As it stands, some providers are hesitant to share their patient’s data because they want to maintain a competitive edge. Moving forward, the government has to foster a shift in mindset that persuades providers to give up medical information, which ultimately belongs to the patient.
But the reason some providers still reject this notion is because federal payment models don’t encourage HIEs.
Payment Reform
Even though the U.S. has already spent more than half the $22.5 billion earmarked for automating medical records, progress toward creating a manageable, interoperable system that works for patients and doctors has been painfully slow.
The government could, however, facilitate the process by creating an interoperability standard for physicians. The payment system would be simple: If your system plays well with others, you get paid. Otherwise, you don’t.
If Medicare reimbursements were to mirror a policy of data exchange, a more fluid exchange of information could evolve.

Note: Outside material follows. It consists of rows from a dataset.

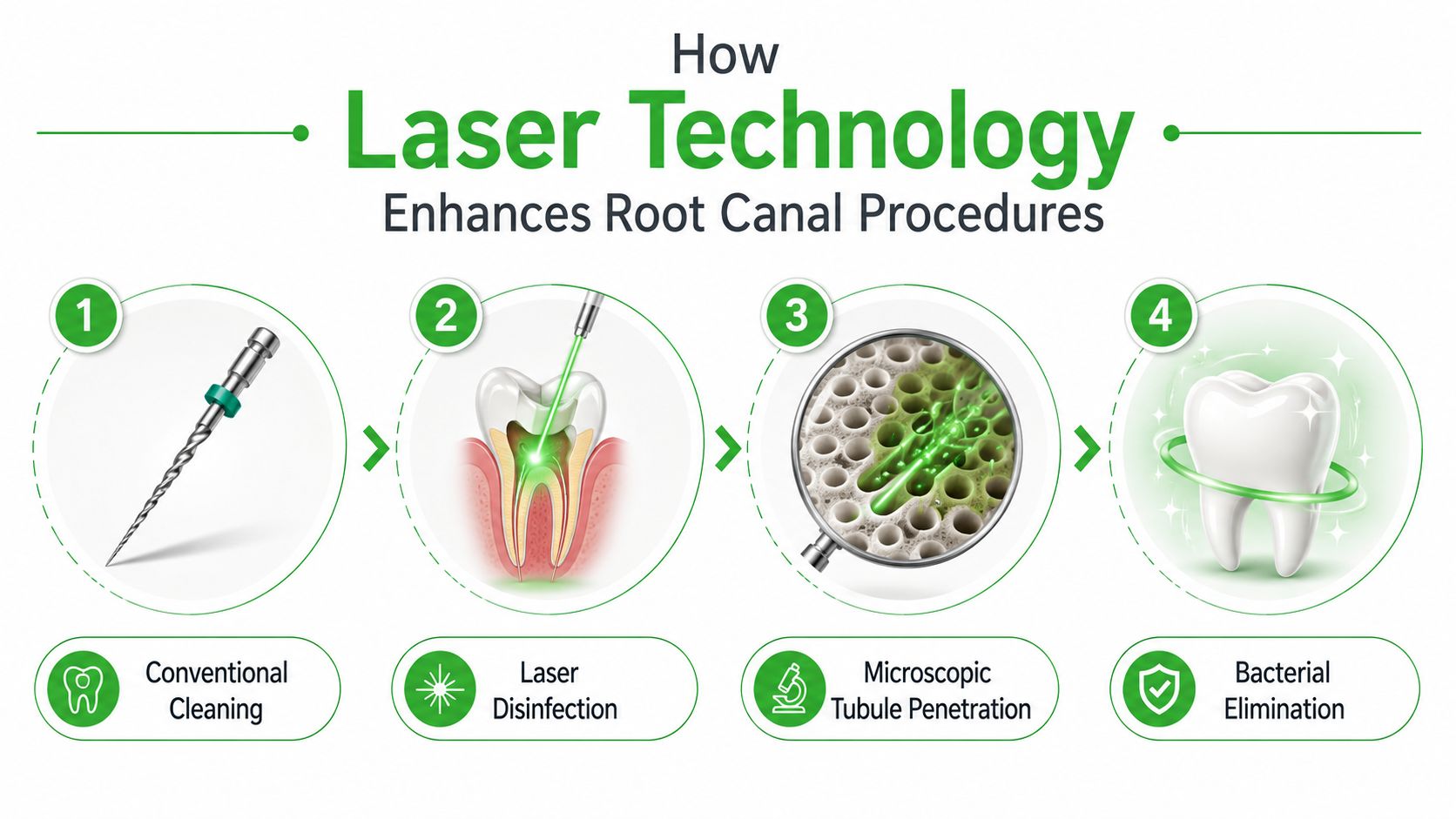 How
Laser Technology
Enhances Root Canal Procedures

1
2
3
4

Conventional Cleaning

Laser Disinfection

Microscopic Tubule Penetration

Bacterial Elimination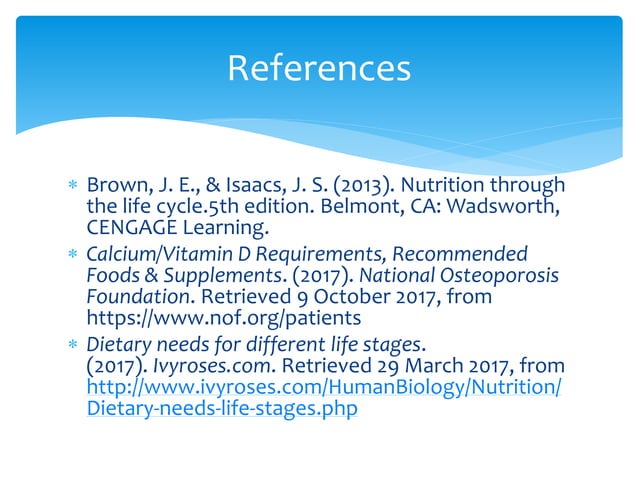 References

* Brown, J. E., & Isaacs, J. S. (2013). Nutrition through the life cycle.5th edition. Belmont, CA: Wadsworth, CENGAGE Learning.
* Calcium/Vitamin D Requirements, Recommended Foods & Supplements. (2017). National Osteoporosis Foundation. Retrieved 9 October 2017, from https://www.nof.org/patients
* Dietary needs for different life stages. (2017). Ivyroses.com. Retrieved 29 March 2017, from http://www.ivyroses.com/HumanBiology/Nutrition/Dietary-needs-life-stages.php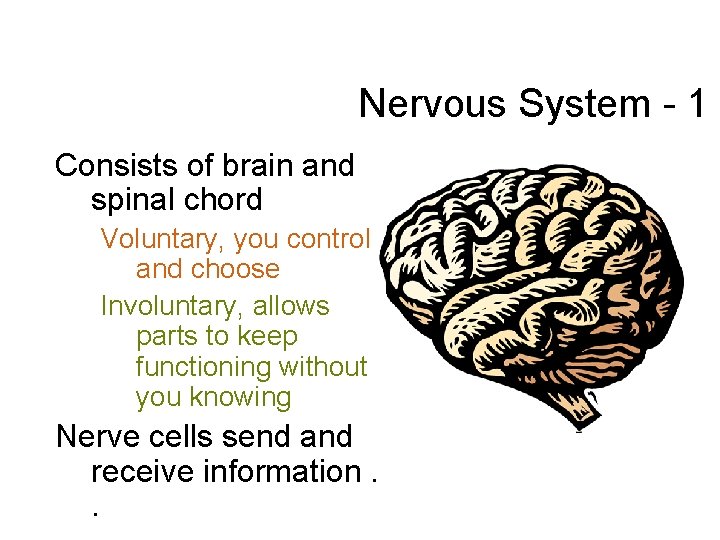 Nervous System - 1

Consists of brain and spinal chord

Voluntary, you control and choose

Involuntary, allows parts to keep functioning without you knowing

Nerve cells send and receive information . .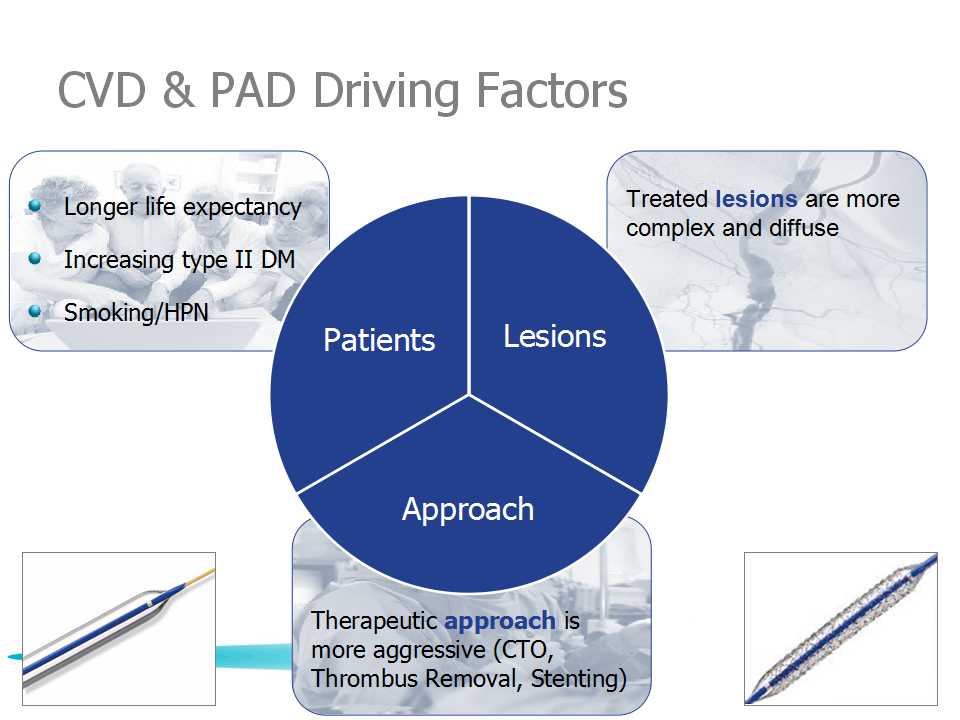 CVD & PAD Driving Factors

Longer life expectancy
Increasing type II DM
Smoking/HPN

Treated lesions are more complex and diffuse

Patients

Lesions

Approach

Therapeutic approach is more aggressive (CTO, Thrombus Removal, Stenting)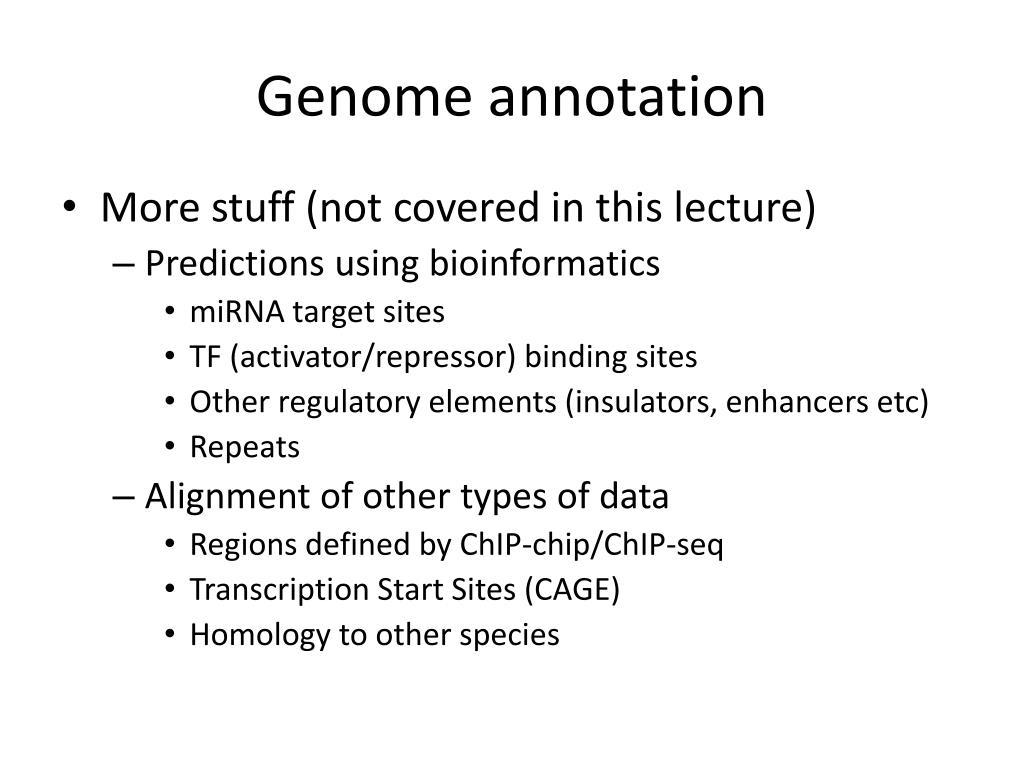 Genome annotation

• More stuff (not covered in this lecture)
 – Predictions using bioinformatics
  • miRNA target sites
  • TF (activator/repressor) binding sites
  • Other regulatory elements (insulators, enhancers etc)
  • Repeats
 – Alignment of other types of data
  • Regions defined by ChIP-chip/ChIP-seq
  • Transcription Start Sites (CAGE)
  • Homology to other species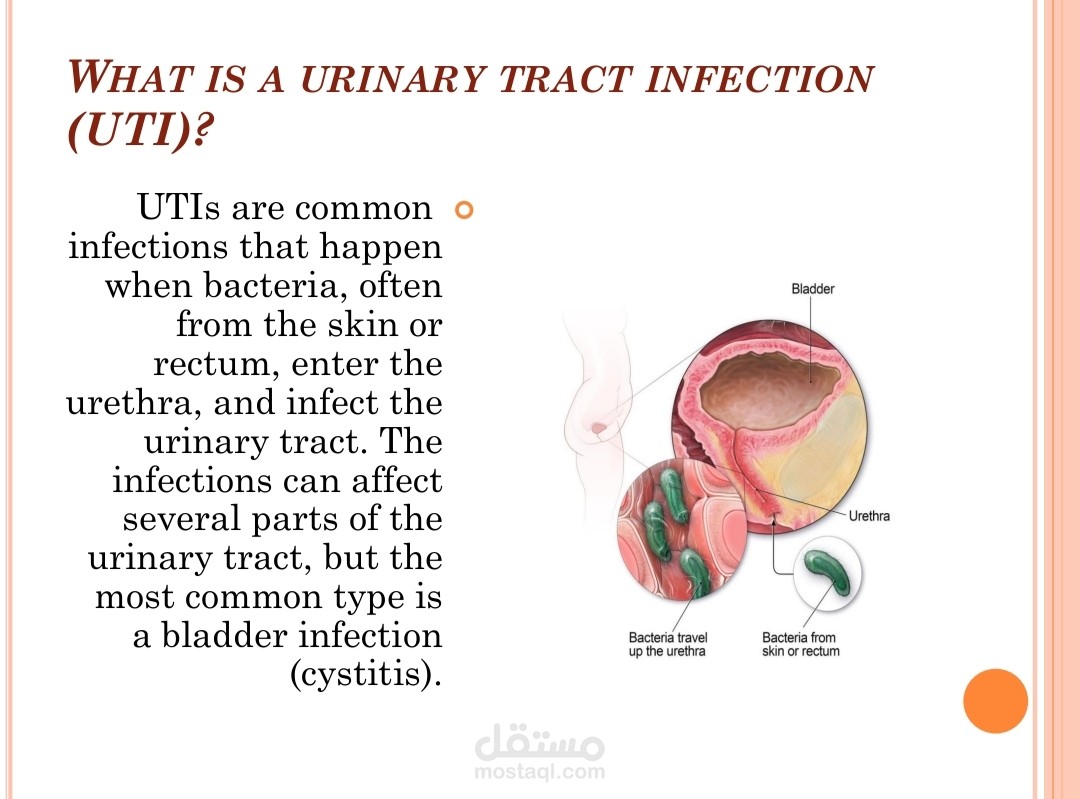 WHAT IS A URINARY TRACT INFECTION (UTI)?

UTIs are common infections that happen when bacteria, often from the skin or rectum, enter the urethra, and infect the urinary tract. The infections can affect several parts of the urinary tract, but the most common type is a bladder infection (cystitis).

Bladder

Urethra

Bacteria travel up the urethra

Bacteria from skin or rectum

مستقل
mostaql.com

The government needs to start including digital HIEs in all future Medicare payment models. Because once Medicare heads down the path of modifying payment patterns, commercial insurers will follow.
Other suggestions:
- Include long-term care, post-acute care and behavioral health providers in CMS’s state innovation model grants
- Extend Meaningful Use incentives to long-term, post-acute and behavioral health providers
- Create reimbursement codes for care coordination enabled by telehealth and digital consults, radiology queries, and E&M services
- Extend legal exemptions for hospital EMR donations to physicians under the Stark Law and Anti-Kickback Statute
EHR Incentive Program
Finally, CMS must continue encouraging technology adoption among health providers through the EHR Incentive Program. But their efforts would benefit by increasing the focus on cloud technologies.
Cloud-based EHRs offer several solutions to physicians in need of charting software that addresses the data resource challenges faced by healthcare organizations today.
A quality, cloud-based EHR can securely transfer patient information, which increases collaboration between providers and leads to better patient care. Some cloud-based systems also come equipped with a patient portal, so physicians can meaningfully interact with patients, even after they leave the office.
By shifting federal policy to address patient data ownership issues, eliminate unsuccessful payment models and promote more cloud-based EHR adoptions, HHS could potentially help connect providers across the nation into one, unified network of information.